▶ Aim of the exercise:
Go through the entries below and write each one out exactly.

▶ Dataset rows:
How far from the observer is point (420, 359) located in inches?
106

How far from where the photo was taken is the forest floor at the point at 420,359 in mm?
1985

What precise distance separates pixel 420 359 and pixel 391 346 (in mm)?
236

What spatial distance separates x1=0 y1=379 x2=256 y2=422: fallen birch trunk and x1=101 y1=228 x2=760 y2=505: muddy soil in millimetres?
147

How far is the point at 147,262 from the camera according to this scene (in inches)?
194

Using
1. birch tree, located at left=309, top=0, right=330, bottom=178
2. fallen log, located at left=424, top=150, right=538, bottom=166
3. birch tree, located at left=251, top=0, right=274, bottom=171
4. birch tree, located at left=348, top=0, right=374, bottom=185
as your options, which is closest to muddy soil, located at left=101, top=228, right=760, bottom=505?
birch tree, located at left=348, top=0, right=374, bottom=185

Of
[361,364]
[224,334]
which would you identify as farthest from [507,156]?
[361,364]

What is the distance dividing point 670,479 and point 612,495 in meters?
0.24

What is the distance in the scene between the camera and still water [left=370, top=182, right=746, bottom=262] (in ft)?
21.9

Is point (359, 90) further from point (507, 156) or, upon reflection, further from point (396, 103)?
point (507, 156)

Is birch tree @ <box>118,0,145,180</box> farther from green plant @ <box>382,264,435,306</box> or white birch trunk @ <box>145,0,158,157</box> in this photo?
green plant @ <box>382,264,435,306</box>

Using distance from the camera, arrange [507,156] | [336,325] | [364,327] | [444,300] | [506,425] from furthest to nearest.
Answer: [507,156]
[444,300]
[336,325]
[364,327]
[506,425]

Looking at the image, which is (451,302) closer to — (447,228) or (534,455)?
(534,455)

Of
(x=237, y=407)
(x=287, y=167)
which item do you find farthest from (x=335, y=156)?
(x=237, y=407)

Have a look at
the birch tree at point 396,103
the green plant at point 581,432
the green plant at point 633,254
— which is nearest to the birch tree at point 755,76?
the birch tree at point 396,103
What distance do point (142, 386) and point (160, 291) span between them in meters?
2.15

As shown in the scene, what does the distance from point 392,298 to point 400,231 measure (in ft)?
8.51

▶ Result for this task:
How far from the observer is point (420, 359) located in inches?
106

How far from where the photo was taken is the forest floor at the point at 420,359 in mm?
1985

What precise distance separates pixel 420 359 and pixel 391 346 (in mm)?
236

What spatial distance separates x1=0 y1=379 x2=256 y2=422: fallen birch trunk and x1=101 y1=228 x2=760 y2=505: muddy soil in millimetres?
147

How far is the point at 147,262 from the camera according to this scene (in inches)?
194

Using
1. birch tree, located at left=309, top=0, right=330, bottom=178
2. fallen log, located at left=424, top=150, right=538, bottom=166
3. birch tree, located at left=251, top=0, right=274, bottom=171
4. birch tree, located at left=348, top=0, right=374, bottom=185
as your options, which is closest to muddy soil, located at left=101, top=228, right=760, bottom=505?
birch tree, located at left=348, top=0, right=374, bottom=185

Of
[361,364]
[224,334]
which would you identify as farthest from [507,156]?
[361,364]

What is the distance dividing point 670,479 and point 612,495 in meters?
0.24

What is the distance in the scene between the camera and still water [left=370, top=182, right=746, bottom=262] (in ft)?
21.9

Is point (359, 90) further from point (507, 156) or, upon reflection, further from point (396, 103)?
point (507, 156)

Is birch tree @ <box>118,0,145,180</box> farther from green plant @ <box>382,264,435,306</box> or white birch trunk @ <box>145,0,158,157</box> in this photo?
green plant @ <box>382,264,435,306</box>

Using distance from the camera, arrange [507,156] | [336,325] | [364,327] | [444,300] | [506,425] from furthest to nearest.
Answer: [507,156]
[444,300]
[336,325]
[364,327]
[506,425]

Looking at the image, which is (451,302) closer to — (447,228) or (534,455)?
(534,455)

Of
(x=237, y=407)
(x=287, y=167)
which item do you find farthest from (x=335, y=156)?
(x=237, y=407)

Have a look at
the birch tree at point 396,103
the green plant at point 581,432
the green plant at point 633,254
— which is nearest to the birch tree at point 755,76?
the birch tree at point 396,103
What distance do point (142, 386) and point (160, 291) span between them in meters?
2.15

As shown in the scene, what does the distance from point 392,298 to point 400,231 measure (in ft)?
8.51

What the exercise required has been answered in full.